F.W. Grosheide (1926)

Gepubliceerd op 29-12-2019

Schelden Gods

betekenis & definitie

Dat is zijn Goddelijk machtwoord, dat ingaat tegen alles, wat zich tegen Hem verzet. Dan komt inplaats van den zegen, d.i. het woord, dat heil aanbrengt, de vloek, die de kracht doet vergaan.

Dat schelden is dus maar niet louter figuurlijk op te vatten, integendeel, het is een sprake Gods, die richtend doorgaat zoowel in het rijk der natuur als in de wereld der menschen; zoo bij de schepping de wateren (Ps. 104 : 7), de Schelfzee (106 : 9; 76 : 7), bij het onweder (2 Sam. 22 : 15; Ps. 18 : 16; Job 26 : 11). Hij scheldt den verslinder (Mal. 3 : 11), d.i. weert het verterend ongedierte af (Jes. 17 : 13), het machtige heir van Assur (Ps. 80 : 17).
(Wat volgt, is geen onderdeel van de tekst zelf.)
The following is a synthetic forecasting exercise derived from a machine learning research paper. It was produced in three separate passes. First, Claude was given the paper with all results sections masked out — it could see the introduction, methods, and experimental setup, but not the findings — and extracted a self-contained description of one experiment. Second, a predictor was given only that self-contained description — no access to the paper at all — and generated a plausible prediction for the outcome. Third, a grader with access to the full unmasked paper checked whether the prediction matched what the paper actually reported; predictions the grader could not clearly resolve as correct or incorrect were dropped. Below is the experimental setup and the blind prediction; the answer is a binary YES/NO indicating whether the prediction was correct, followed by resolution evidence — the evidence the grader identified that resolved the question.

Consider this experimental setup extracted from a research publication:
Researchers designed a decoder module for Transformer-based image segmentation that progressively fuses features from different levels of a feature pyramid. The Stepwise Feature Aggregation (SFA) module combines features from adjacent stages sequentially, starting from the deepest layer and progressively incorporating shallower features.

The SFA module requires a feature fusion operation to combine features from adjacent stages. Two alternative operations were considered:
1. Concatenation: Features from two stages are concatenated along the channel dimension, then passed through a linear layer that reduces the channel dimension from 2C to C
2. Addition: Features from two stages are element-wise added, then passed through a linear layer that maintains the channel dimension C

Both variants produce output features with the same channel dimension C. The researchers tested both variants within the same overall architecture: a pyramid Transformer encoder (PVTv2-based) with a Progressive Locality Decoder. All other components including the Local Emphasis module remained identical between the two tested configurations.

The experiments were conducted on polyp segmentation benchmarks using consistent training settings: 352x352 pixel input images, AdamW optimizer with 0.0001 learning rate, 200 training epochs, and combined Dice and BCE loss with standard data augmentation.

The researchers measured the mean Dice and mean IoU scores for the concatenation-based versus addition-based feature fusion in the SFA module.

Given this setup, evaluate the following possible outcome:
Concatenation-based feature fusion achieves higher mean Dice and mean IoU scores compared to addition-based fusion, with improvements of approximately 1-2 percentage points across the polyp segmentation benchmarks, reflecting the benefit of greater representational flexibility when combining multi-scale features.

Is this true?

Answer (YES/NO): NO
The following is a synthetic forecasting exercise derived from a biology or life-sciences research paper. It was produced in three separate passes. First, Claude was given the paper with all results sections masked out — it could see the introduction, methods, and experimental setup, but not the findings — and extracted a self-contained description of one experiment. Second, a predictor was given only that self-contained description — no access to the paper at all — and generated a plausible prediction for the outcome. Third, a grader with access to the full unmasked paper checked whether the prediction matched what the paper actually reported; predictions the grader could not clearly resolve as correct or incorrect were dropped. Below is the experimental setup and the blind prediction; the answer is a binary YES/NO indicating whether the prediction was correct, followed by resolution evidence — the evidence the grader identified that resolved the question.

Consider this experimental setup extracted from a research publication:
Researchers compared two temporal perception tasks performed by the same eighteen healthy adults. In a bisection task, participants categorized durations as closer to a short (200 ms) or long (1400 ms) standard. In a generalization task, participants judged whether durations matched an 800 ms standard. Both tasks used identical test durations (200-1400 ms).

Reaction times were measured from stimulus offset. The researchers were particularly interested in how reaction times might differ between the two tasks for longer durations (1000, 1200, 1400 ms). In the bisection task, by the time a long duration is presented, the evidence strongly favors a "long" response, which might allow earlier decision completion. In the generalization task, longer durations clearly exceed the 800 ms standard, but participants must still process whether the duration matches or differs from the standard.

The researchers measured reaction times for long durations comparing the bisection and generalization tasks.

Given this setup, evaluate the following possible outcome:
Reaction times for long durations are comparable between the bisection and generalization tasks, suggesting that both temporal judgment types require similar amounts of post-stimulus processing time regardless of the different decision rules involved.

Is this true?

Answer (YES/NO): NO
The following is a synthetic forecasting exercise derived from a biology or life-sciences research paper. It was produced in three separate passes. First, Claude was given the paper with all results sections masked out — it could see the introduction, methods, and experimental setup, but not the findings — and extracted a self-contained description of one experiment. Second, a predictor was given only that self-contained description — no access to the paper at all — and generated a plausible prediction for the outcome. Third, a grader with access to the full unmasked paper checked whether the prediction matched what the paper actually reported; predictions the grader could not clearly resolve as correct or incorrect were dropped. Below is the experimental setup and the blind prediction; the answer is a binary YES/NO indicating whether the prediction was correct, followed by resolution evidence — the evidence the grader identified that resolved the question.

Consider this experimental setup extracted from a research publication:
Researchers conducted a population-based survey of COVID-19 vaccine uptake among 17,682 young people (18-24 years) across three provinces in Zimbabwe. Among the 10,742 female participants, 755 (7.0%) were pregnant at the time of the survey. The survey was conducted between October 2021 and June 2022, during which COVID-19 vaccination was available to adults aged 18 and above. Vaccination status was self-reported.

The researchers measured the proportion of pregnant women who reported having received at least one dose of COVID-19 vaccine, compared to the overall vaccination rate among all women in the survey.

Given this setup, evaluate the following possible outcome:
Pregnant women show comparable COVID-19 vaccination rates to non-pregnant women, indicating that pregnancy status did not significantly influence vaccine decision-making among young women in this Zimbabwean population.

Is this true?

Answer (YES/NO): NO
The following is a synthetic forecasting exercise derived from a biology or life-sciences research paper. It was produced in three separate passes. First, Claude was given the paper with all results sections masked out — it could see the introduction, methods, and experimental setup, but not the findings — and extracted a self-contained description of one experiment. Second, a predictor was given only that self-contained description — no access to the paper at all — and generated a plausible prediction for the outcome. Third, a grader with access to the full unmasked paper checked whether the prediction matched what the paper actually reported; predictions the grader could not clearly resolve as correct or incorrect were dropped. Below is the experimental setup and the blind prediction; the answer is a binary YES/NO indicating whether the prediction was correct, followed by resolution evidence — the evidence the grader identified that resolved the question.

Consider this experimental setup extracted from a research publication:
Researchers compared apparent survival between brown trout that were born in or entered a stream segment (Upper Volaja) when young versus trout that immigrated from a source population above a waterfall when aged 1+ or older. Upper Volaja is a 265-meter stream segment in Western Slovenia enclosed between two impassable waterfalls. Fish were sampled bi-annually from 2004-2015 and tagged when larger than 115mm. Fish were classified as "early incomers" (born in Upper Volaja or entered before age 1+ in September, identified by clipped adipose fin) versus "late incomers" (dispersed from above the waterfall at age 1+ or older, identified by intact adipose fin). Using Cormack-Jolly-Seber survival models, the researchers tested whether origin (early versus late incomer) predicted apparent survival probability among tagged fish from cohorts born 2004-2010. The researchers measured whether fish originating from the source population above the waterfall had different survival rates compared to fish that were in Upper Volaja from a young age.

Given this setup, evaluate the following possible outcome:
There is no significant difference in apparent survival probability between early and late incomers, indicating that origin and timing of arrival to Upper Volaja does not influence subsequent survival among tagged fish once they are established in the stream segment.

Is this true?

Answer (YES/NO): YES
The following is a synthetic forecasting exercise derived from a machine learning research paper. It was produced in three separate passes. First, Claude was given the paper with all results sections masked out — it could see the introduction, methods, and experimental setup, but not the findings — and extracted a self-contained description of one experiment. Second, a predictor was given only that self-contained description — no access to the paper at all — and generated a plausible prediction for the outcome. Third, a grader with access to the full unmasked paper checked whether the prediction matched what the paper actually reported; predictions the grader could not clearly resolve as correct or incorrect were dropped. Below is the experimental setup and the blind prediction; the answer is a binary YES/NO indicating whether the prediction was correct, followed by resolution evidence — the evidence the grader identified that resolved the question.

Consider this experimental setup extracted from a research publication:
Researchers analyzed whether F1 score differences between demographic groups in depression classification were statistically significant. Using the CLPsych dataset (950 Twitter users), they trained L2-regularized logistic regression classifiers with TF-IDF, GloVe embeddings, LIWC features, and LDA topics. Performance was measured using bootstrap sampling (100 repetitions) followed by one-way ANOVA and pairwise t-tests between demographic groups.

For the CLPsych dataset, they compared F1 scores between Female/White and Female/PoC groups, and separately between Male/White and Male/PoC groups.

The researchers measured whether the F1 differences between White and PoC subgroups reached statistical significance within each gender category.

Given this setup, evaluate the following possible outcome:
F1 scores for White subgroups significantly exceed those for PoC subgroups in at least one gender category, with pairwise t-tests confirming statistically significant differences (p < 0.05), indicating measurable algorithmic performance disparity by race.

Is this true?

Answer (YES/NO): YES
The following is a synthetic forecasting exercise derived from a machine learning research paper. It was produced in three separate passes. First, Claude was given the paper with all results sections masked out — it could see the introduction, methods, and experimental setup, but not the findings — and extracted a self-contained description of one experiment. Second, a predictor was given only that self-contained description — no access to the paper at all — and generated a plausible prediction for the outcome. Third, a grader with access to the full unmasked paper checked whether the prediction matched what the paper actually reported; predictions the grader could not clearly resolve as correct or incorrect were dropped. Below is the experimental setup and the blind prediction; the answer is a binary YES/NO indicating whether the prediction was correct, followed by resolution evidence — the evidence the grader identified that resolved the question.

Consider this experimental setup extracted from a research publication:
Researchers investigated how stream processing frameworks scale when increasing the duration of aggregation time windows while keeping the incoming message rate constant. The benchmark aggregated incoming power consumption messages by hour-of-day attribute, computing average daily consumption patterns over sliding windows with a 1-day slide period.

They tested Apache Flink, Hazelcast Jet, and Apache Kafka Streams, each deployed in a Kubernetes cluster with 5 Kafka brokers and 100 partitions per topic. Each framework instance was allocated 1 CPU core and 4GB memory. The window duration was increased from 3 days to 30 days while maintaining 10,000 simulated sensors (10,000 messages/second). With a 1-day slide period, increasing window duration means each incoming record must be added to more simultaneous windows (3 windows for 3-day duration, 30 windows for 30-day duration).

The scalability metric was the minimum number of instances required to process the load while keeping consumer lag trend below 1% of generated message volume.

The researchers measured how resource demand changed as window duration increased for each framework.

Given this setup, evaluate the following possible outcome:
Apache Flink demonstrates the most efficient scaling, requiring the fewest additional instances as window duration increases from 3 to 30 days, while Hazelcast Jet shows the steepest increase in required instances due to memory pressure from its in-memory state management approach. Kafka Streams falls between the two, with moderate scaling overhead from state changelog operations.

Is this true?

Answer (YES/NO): NO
Maar Hij dreigt ook: ik wil u het zaad schelden (Mal. 1; 3), d.i.: Hij doet den wasdom door zijn gebod ophouden. Zoo ook het dier in het riet, het Nijlpaard, d.i.

Egypte (Ps. 61 : 31), de heidenen (Ps. 9:6), de hoovaardigen (119 : 21), Jehova, d.i. de ongeschapen engel des Verbonds zegt (Zach. 3 : 1), de Heere schelde u, Satan.Alles, wat aan het „schelden van menschen” herinnert, moet hier weggedacht worden. Het „schelden Gods” is een spreken Gods, dat zijn heiligen toorn openbaart tegen alles, wat zich tegen Hem verzet.